Normoxic Induction of the Hypoxic-Inducible Factor-1(alpha) by Interleukin-1(beta) Involves the Extracellular Signal-Regulated Kinase 1/2 Pathway in Normal Human Cytotrophoblast Cells

During early pregnancy, an environment of relative low oxygen tension is essential for normal embryonic and placental vasculature. In low-oxygen conditions, the hypoxic-inducible factor-1 (HIF-1), composed of (alpha)and (beta) subunits, controls the expression of a number of genes such as vascular endothelial growth factor (VEGF), a key angiogenic factor. The recent studies in some tumor cells have found that the labile component, HIF-1(alpha), is not only activated by hypoxia but also by peptides such as interleukin-1 (IL-1) in normoxia. In this article, we demonstrated that exposure of normal human cytotrophoblast cells to IL-1(beta) stimulated the expression of HIF1(alpha) protein. Meanwhile, IL-1(beta) also induced the secretion of VEGF in normal human cytotrophoblast cells. Our data indicated that IL-1(beta) induced extracellular signal-regulated kinase (ERK) 1/2 phosphorylation.
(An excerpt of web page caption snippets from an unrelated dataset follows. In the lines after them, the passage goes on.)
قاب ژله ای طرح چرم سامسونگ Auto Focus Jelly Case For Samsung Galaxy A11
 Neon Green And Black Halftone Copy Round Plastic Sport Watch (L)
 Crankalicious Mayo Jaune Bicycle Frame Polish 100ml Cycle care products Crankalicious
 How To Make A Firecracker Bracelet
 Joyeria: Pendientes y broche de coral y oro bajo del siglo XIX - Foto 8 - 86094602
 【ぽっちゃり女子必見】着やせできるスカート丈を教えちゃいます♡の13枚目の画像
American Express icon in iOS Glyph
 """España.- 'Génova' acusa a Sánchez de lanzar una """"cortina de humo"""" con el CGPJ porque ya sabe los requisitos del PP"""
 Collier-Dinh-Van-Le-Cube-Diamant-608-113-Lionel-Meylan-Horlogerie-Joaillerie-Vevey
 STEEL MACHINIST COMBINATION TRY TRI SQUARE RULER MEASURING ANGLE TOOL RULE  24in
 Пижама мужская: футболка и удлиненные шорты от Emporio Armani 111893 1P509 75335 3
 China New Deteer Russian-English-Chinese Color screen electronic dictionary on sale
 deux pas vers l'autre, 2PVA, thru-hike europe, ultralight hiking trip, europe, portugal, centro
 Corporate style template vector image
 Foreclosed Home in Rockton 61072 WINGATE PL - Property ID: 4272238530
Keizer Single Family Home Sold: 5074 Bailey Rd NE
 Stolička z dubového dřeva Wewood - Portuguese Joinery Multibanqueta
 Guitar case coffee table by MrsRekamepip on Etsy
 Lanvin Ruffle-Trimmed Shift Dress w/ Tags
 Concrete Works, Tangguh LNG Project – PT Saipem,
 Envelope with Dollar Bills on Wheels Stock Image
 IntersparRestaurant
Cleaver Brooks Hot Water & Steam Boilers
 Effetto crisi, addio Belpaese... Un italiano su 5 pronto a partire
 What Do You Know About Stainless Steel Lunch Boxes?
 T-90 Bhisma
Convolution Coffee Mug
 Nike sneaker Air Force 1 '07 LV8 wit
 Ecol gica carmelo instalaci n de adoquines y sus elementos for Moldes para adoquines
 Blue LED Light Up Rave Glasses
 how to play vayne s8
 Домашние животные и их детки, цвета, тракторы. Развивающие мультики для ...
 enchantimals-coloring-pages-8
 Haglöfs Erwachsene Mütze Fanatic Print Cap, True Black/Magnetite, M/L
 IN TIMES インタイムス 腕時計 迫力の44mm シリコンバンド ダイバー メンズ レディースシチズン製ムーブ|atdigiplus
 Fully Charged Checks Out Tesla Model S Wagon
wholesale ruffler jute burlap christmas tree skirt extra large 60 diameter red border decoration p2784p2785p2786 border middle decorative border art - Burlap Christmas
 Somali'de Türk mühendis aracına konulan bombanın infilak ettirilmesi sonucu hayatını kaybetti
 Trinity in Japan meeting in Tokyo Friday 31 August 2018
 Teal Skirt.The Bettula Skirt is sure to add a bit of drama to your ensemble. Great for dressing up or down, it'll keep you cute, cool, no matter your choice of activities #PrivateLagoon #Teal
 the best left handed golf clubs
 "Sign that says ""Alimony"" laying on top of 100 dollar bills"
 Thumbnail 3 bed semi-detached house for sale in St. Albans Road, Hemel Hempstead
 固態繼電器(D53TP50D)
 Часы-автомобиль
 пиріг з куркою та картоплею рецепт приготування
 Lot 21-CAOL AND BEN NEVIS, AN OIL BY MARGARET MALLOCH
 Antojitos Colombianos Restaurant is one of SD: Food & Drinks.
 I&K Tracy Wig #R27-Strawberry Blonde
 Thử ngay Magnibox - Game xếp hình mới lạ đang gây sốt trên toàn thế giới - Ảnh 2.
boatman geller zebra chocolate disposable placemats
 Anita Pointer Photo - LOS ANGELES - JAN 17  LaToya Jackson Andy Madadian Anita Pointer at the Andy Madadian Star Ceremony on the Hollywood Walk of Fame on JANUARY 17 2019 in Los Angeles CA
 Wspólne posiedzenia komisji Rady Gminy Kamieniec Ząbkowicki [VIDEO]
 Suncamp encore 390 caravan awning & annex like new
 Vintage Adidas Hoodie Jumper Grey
Moreover, treatment of cells with PD98059, an inhibitor of ERK1/2 signaling, inhibited the stimulation of HIF-1(alpha) protein expression and VEGF secretion by IL-1(beta). These data indicate that, in normal human cytotrophoblast cells, IL-1(beta) induces HIF- 1(alpha)-mediated VEGF secretion and that IL-1(beta)-stimulated ERK1/2 activation may be involved in this process.